Une enquête nationale auprès des services d’aide et de soins infirmiers à domicile met en exergue les problèmes éthiques auxquels sont confrontées les soignantes.
Mieux connaître les différentes modalités d’intervention auprès des personnes atteintes de troubles cognitifs et identifier les éventuelles difficultés, notamment d’ordre éthique et juridique. Tels étaient les objectifs de l’enquête nationale (1) menée en 2012 par la Fondation Médéric-Alzheimer auprès de 1166 services d’aide et de soins infirmiers à domicile (Ssiad) et Centres de soins infirmiers à domicile. Parmi les 80 000 personnes prises en charge, 29% étaient atteintes de troubles cognitifs -maladie d’Alzheimer ou apparentée.
La moitié des services confrontés à des cas de maltraitance
On apprend ainsi que 73 % des services déclarent rechercher l'assentiment des patients, même s'ils ne sont pas en mesure de formuler leur consentement à la prise en charge. Un quart recueille uniquement celui de la famille. 60 % des structures ont été parfois conduites à limiter la liberté de mouvement de la personne pour prévenir les chutes ou les fugues : en installant des barrières de lit et des sangles au fauteuil (41 %) ou en fermant la porte du logement à clé (36 %), à la demande de la famille.
Selon les résultats de l'enquête, 51 % des structures participantes ont été confrontées à des cas de négligence ou de maltraitance psychologique, physique ou financière.

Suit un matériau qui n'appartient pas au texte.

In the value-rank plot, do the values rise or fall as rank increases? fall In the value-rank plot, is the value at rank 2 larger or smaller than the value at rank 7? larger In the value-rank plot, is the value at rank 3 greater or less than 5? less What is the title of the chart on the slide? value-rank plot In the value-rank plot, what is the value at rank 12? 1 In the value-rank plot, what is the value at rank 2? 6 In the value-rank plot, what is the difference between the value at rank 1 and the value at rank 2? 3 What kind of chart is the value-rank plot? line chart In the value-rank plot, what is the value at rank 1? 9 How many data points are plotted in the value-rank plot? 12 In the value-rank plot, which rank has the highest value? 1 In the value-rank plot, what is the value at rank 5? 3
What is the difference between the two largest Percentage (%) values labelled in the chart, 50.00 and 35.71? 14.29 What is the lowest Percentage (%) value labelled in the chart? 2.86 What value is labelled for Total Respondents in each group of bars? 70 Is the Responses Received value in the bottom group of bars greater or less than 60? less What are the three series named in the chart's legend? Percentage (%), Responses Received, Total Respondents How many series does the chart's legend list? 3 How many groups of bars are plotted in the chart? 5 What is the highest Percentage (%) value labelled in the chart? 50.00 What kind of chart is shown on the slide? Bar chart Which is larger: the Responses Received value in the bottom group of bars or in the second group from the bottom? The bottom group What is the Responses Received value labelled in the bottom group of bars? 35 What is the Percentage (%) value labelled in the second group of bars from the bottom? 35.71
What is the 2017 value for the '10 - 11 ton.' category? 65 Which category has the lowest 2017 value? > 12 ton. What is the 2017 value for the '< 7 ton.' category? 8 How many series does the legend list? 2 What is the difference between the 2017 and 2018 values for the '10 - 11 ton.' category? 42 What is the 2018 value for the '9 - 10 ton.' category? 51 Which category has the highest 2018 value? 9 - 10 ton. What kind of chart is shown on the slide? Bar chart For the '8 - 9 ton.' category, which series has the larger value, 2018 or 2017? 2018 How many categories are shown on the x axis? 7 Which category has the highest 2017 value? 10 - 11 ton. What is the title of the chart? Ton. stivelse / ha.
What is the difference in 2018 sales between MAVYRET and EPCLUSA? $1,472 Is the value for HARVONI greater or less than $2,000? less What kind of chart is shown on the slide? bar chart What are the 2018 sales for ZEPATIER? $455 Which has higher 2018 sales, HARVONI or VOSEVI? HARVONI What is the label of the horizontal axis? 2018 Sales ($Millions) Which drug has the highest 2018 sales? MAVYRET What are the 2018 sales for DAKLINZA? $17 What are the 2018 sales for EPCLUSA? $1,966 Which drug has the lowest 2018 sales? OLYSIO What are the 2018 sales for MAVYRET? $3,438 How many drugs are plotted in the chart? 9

La négligence (manque de soins, privation de nourriture, de vêtements, d’aide ou de compagnie), quelle que soit son origine (famille, voisins-amis ou professionnels), est la forme de maltraitance la plus souvent citée (82%). Parmi les services qui ont déclaré avoir rencontré des cas de maltraitance ou de négligence, 218, soit plus du tiers, disent avoir procédé en 2011 à au moins un signalement de suspicion de maltraitance. Par ailleurs, 332 services de soins (28 % du total) « ont déclaré avoir alerté les services sociaux pour des cas d’isolement social de personnes aidées atteintes de troubles cognitifs ».
« Une prévenance particulière »
Si 94 % des services estiment que les relations avec les proches sont bonnes, des difficultés peuvent survenir quand ces derniers formulent des demandes contraires aux règles déontologiques ou légales de fonctionnement d'un Ssiad ou d'un CSI : ainsi, près de 25 % des services témoignent qu’il arrive, « souvent ou parfois », que des familles demandent aux intervenants d’effectuer des actions contraires à ces règles en leur communiquant, par exemple, des informations confidentielles.
Pour Emmanuel Hirsch, directeur de l’espace Éthique de l’AP-HP et de l’espace national de réflexion éthique sur la maladie d’Alzheimer, interviewé par L’Observatoire : « Le respect de la personne dans son environnement privé sollicite une prévenance bien particulière. Il convient d’adopter la juste position, tenant compte des habitudes, du rythme de vie, des attentes de la personne et de ses proches. La faculté d’adaptation est tout aussi importante que la discrétion, lorsqu’on intervient ainsi dans un lieu intime. » Une difficulté dont semble avoir conscience ces structures, puisque 84 % d’entre elles ont fait suivre, à tout ou partie de leurs intervenants, une formation spécifique pour la prise en charge des personnes présentant des troubles cognitifs.
Françoise Vlaemÿnck
1- Les résultats ont été publiés dans la lettre de L’Observatoire des dispositifs de prise en charge et d’accompagnement de la maladie d’Alzheimer n°26, datée de mars 2013.